One of the weirdest parts of shipping LLM features is how quickly debugging turns into folklore.
It worked yesterday.
It works in your happy-path test.
Then a user asks something slightly different and the output gets strange.
At that point most teams are missing the same answers:
- which prompt version actually ran?
- what context was sent with the request?
- how many tokens did it use?
- did the output pass any checks?
- was the problem the prompt, retrieval, model choice, or input shape?
In other words: the problem is not just prompting.
It is observability.
The easiest way to make AI features less mysterious is to stop treating them like magic and start treating them like APIs.
That means every call should have:
- an identity
- a trace
- structured inputs and outputs
- usage and latency data
- simple quality checks
You do not need a giant platform to do this. A thin wrapper and consistent logs already go a long way.
The mental model: every LLM call is an event
For debugging, each request to a model should leave behind enough evidence to answer:
- what was asked?
- what context was provided?
- which prompt version and model were used?
- what came back?
- did it match the output contract?
That is the minimum viable observability layer.
Start with a standard envelope
I like logging each LLM call with a shared schema.
At minimum:
-
trace_id: ties multiple steps to one user request -
span_id: identifies this specific model call prompt_idprompt_versionmodel- model parameters
- sanitized input
- context metadata
- sanitized output
- token usage
- latency
- validation checks
- error details if the call failed
Example TypeScript type:
export type LlmCallLog = {
ts: string;
trace_id: string;
span_id: string;
prompt_id: string;
prompt_version: string;
model: string;
params: { temperature: number; top_p?: number; max_tokens?: number };
input: { user_message: string; variables: Record<string, string> };
context?: { source: string; id: string; excerpt: string }[];
output?: { text: string };
finish_reason?: string;
usage?: { input_tokens: number; output_tokens: number; total_tokens: number };
latency_ms: number;
checks?: {
name: string;
ok: boolean;
details?: string;
score?: number;
}[];
error?: { message: string; type?: string };
};
Even if you only print this as JSON logs at first, it is already useful.
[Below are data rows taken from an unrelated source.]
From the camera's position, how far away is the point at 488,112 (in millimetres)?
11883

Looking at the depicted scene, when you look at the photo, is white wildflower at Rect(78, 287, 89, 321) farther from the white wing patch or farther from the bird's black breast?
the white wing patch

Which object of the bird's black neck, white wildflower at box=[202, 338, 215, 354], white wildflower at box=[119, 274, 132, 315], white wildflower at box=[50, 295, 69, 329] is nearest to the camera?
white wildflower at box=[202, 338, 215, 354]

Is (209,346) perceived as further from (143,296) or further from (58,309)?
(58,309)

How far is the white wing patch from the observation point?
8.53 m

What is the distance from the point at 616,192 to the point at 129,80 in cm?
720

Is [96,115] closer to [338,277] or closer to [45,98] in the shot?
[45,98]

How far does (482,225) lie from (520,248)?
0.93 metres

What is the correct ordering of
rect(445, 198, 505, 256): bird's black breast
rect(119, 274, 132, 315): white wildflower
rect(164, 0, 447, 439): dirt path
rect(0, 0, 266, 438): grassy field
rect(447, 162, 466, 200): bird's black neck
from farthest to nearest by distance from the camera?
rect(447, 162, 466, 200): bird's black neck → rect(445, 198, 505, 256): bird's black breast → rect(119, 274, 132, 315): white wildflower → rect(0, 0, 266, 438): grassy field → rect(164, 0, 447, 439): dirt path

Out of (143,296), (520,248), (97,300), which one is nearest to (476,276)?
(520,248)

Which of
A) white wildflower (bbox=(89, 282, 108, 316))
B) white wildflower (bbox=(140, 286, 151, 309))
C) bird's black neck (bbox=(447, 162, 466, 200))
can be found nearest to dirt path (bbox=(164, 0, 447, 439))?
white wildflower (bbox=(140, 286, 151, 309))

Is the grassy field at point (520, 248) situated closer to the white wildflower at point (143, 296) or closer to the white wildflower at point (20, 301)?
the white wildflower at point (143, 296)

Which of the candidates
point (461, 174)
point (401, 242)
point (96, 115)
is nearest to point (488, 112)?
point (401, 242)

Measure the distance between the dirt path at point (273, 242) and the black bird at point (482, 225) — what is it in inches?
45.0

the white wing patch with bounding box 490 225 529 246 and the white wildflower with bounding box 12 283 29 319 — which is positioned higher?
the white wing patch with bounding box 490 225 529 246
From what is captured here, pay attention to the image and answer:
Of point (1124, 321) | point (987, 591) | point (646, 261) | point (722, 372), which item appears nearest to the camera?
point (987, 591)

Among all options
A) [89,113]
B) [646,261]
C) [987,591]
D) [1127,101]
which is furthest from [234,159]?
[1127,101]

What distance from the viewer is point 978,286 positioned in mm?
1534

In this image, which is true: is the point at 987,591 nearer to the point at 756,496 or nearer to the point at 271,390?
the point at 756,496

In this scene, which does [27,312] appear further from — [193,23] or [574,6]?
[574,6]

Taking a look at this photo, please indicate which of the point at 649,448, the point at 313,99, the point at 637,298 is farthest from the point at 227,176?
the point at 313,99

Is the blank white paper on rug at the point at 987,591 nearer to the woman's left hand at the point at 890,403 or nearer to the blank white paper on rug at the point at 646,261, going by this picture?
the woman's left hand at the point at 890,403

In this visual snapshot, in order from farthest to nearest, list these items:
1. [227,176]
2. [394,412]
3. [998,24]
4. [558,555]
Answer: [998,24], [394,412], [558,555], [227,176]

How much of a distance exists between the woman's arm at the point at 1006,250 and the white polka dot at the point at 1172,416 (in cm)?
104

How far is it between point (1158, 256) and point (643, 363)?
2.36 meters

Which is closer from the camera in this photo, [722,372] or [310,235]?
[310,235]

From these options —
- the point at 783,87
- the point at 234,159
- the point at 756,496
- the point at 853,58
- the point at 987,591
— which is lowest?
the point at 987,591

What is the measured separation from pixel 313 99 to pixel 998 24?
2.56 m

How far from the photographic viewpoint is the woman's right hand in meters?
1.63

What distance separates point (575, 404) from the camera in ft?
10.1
Generate trace IDs at the edge
A lot of debugging pain disappears once every user request has a trace ID.
If your API gateway already creates one, reuse it.
Otherwise generate one when the request enters your app.
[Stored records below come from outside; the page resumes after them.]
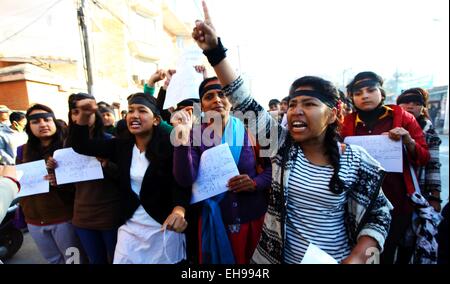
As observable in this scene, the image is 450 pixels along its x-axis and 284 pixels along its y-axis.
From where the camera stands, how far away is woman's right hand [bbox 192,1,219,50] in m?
1.15

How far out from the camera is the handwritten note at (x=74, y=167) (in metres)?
1.85

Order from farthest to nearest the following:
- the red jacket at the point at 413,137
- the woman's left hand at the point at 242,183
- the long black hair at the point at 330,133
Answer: the red jacket at the point at 413,137, the woman's left hand at the point at 242,183, the long black hair at the point at 330,133

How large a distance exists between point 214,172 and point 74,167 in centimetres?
112

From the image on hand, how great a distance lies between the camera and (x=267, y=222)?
127 centimetres

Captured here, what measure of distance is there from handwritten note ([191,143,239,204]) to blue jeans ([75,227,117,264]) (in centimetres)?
88

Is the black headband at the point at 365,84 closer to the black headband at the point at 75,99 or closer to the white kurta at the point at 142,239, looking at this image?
the white kurta at the point at 142,239

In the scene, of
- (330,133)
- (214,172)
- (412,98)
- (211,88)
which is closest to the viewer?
(330,133)

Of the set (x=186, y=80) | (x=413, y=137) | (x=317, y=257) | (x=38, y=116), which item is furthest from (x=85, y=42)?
(x=413, y=137)

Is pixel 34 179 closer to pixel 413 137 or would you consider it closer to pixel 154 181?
pixel 154 181

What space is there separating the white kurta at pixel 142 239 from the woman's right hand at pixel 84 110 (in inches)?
17.3

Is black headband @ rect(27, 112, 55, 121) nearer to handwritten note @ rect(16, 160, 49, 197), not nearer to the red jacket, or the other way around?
handwritten note @ rect(16, 160, 49, 197)

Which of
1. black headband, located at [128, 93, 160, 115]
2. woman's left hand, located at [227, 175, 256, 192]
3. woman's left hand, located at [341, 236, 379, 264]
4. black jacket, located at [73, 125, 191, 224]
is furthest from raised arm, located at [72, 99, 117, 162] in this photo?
woman's left hand, located at [341, 236, 379, 264]

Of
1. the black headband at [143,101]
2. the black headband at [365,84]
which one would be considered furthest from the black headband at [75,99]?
the black headband at [365,84]

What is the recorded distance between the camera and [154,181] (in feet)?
5.19
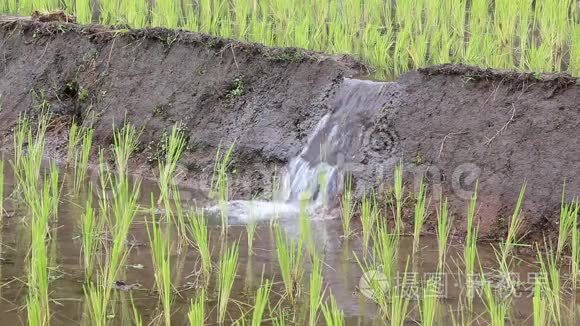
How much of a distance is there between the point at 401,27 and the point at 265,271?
3.05 meters

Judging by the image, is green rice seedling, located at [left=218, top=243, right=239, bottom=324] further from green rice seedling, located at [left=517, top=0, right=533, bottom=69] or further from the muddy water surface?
green rice seedling, located at [left=517, top=0, right=533, bottom=69]

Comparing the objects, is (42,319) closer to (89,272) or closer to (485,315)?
(89,272)

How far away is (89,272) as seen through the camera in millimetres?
3496

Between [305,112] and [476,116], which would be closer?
[476,116]

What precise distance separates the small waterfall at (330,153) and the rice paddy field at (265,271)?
34 centimetres

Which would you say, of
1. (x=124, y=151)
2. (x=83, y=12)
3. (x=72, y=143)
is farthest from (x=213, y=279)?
(x=83, y=12)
import { randomUUID } from "node:crypto";
export function getTraceId(req: any) {
return req.headers["x-trace-id"] ?? randomUUID();
}
export function newSpanId() {
return randomUUID();
}
Now when something looks wrong, you can follow the whole story across steps instead of staring at one isolated completion.
Version prompts like code
The most common AI debugging question is also the most embarrassing one:
“Wait, which prompt was production using?”
Do not rely on vibes or copy-pasted prompt strings hidden in code.
Give each prompt:
- a stable
prompt_idlikesupport_reply - a
prompt_version, ideally a git SHA or semantic version
Then log both on every call.
This makes rollback, comparison, and incident review dramatically easier.
Log inputs and context, but sanitize aggressively
Inputs matter.
So does retrieval context.
But raw logs can become a privacy problem fast.
A decent compromise:
- redact secrets
- cap log size
- store document IDs and short excerpts instead of full documents
- hash or mask sensitive user fields when needed
A tiny sanitizer is already better than nothing:
const SECRET_PATTERNS = [
/sk-[A-Za-z0-9]{20,}/g,
/AKIA[0-9A-Z]{16}/g,
];
export function sanitize(text: string) {
let out = text;
for (const re of SECRET_PATTERNS) out = out.replace(re, "[REDACTED]");
return out.slice(0, 4000);
}
For RAG-style workflows, log chunk metadata plus a short excerpt:
{
"source": "kb",
"id": "doc_418:chunk_07",
"excerpt": "Refunds are issued within 5–7 business days..."
}
That gives you enough evidence to answer whether retrieval was useful or garbage.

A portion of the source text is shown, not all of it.